Stacy Bush: IRA Withdrawals that Escape Tax Penalty
Friday, February 14th, 2020
The reason withdrawals from a traditional Individual Retirement Account prior to age 59 1/2 are generally subject to a 10% tax penalty is that policymakers wanted to create a disincentive to use these savings for anything other than retirement.
Yet, policymakers also recognize that life can present more pressing circumstances that require access to these savings. In appreciation of this, the list of withdrawals that may be taken from a traditional IRA without incurring a 10% early withdrawal penalty has grown over the years.
Penalty-free Withdrawal
Outlined are the circumstances under which individuals may withdraw from an IRA prior to age 59 1/2, without a tax penalty. Ordinary income tax, however, generally is due on such distributions.
Death. If you die prior to age 59 1/2, the beneficiary(ies) of your IRA may withdraw the assets without penalty. However, if your beneficiary decides to roll it over into his or her IRA, he or she will forfeit this exception.
Disability. Disability is defined as being unable to engage in any gainful employment because of a mental or physical disability, as determined by a physician.

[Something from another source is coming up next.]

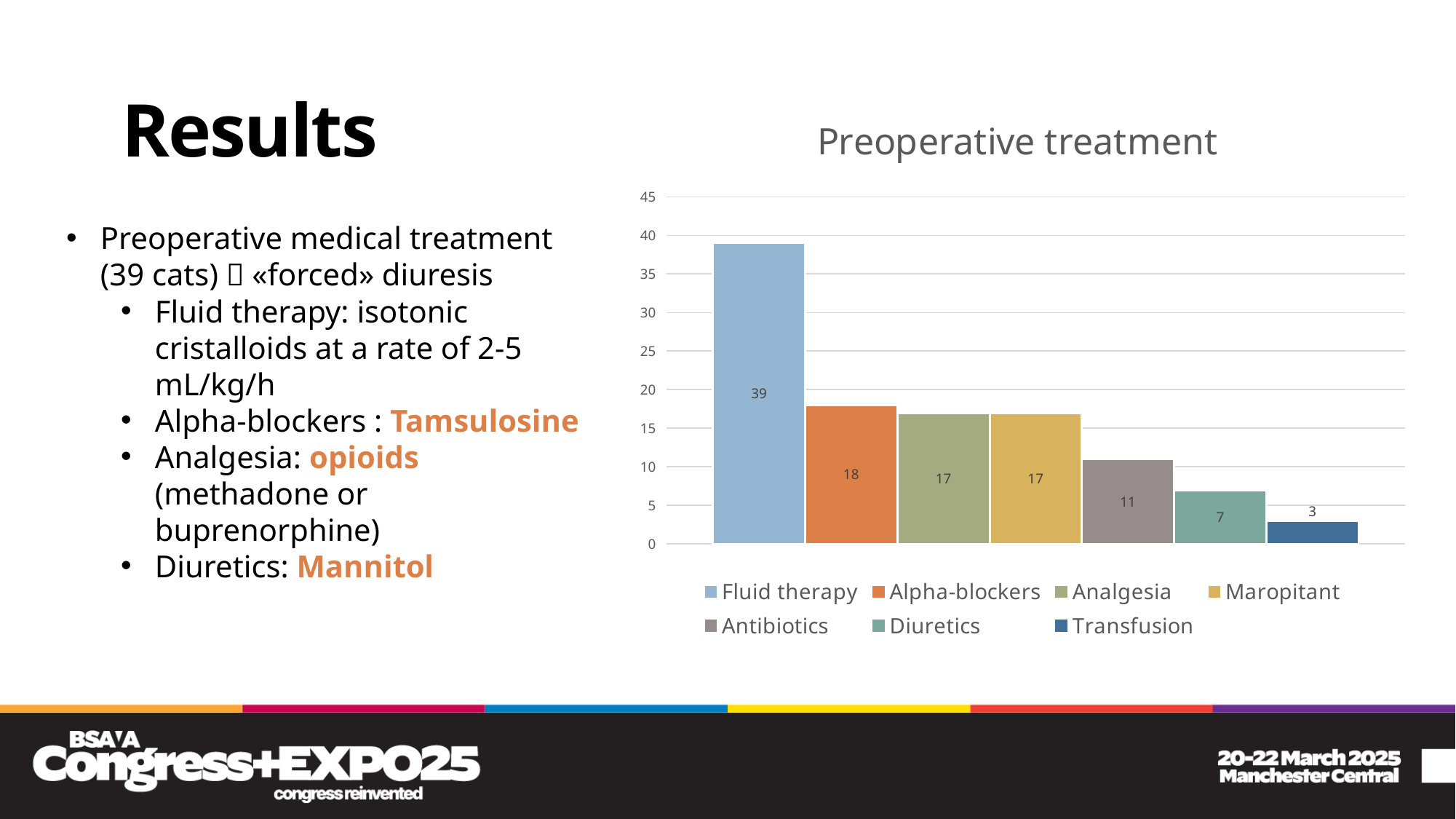
What is the value for Antibiotics in the Preoperative treatment chart? 11 What kind of chart is the Preoperative treatment chart? Bar chart Which is larger, the value for Alpha-blockers or the value for Antibiotics? Alpha-blockers What is the title of the chart on the slide? Preoperative treatment Which treatment has the lowest value in the Preoperative treatment chart? Transfusion What is the value for Fluid therapy in the Preoperative treatment chart? 39 What is the difference between the values for Antibiotics and Diuretics? 4 Is the value for Fluid therapy greater or less than 35? greater Which treatment has the highest value in the Preoperative treatment chart? Fluid therapy What is the difference between the values for Fluid therapy and Alpha-blockers? 21 What is the value for Transfusion in the Preoperative treatment chart? 3 How many treatment categories are shown in the Preoperative treatment chart? 7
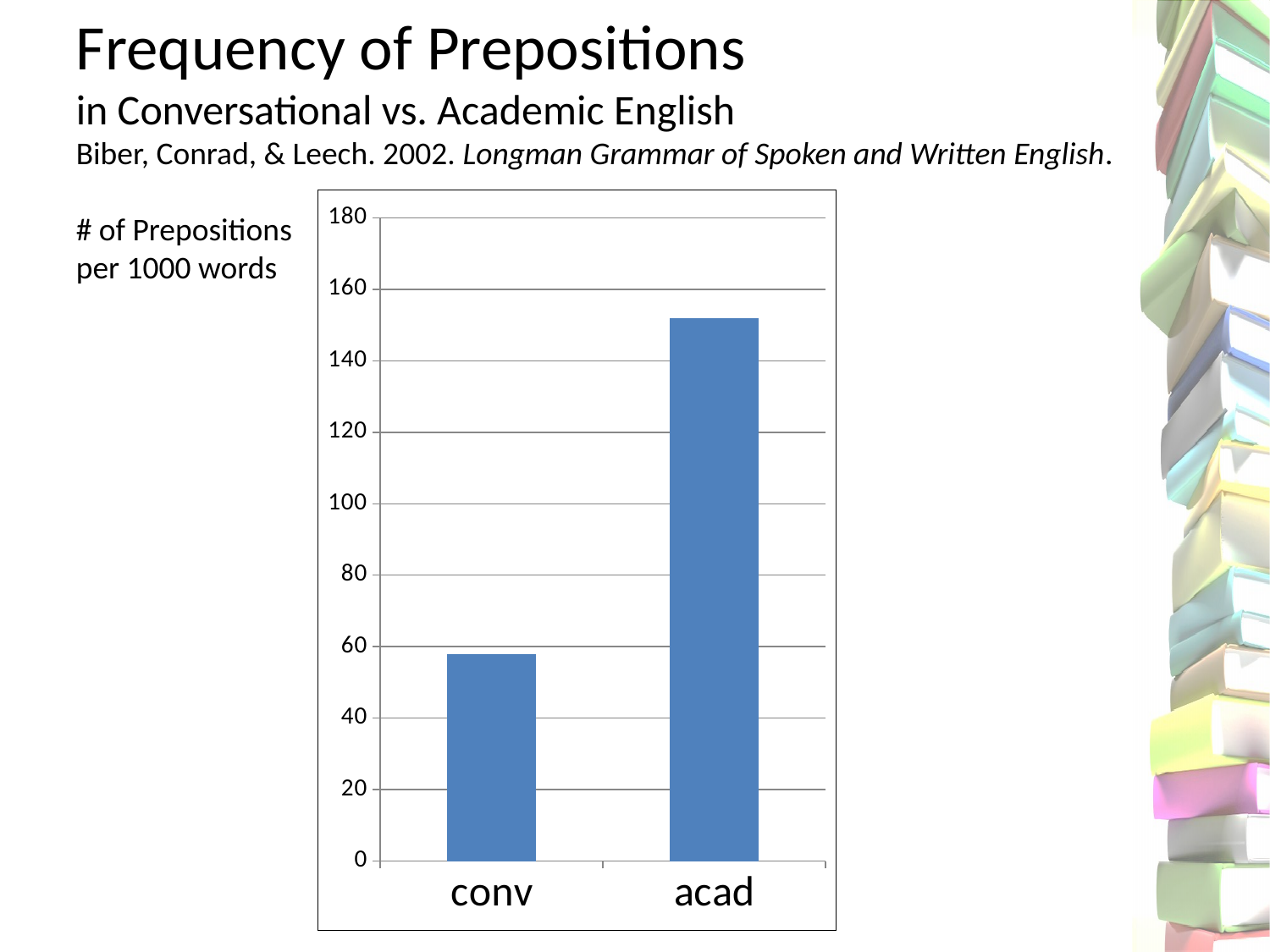
How many categories are plotted in the chart? 2 What is the highest value shown on the vertical axis of the chart? 180 What kind of chart is shown on the slide? bar chart What unit does the slide say the chart's values are measured in? # of Prepositions per 1000 words Which category has the highest value in the chart? acad Is the value for acad greater or less than 160? less Which category has the lowest value in the chart? conv Which is larger, the value for conv or the value for acad? acad Is the value for conv greater or less than 40? greater Is the value for conv greater or less than 60? less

Substantially Equal Periodic Payments. You are permitted to take a series of substantially equal periodic payments and avoid the tax penalty, provided they continue until you turn 59 1/2 or for five years, whichever is later. The calculation of such payments is complicated, and individuals should consider speaking with a qualified tax professional.
Home Purchase. You may take up to $10,000 toward the purchase of your first home. (According to the Internal Revenue Service, you also qualify if you have not owned a home in the last two years). This is a lifetime limit.
Unreimbursed Medical Expenses. This exception covers medical expenses in excess of 10% of your adjusted gross income.
Medical Insurance. This permits the unemployed to pay for medical insurance if they meet specific criteria.
Higher Education Expenses. Funds may be used to cover higher education expenses for you, your spouse, children or grandchildren. Only certain institutions and associated expenses are permitted.
IRS Levy. Funds may be used to pay an IRS levy.
Active Duty Call-Up. Funds may be used by reservists called up after 9/11/01, and whose withdrawals meet the definition of qualified reservist distributions.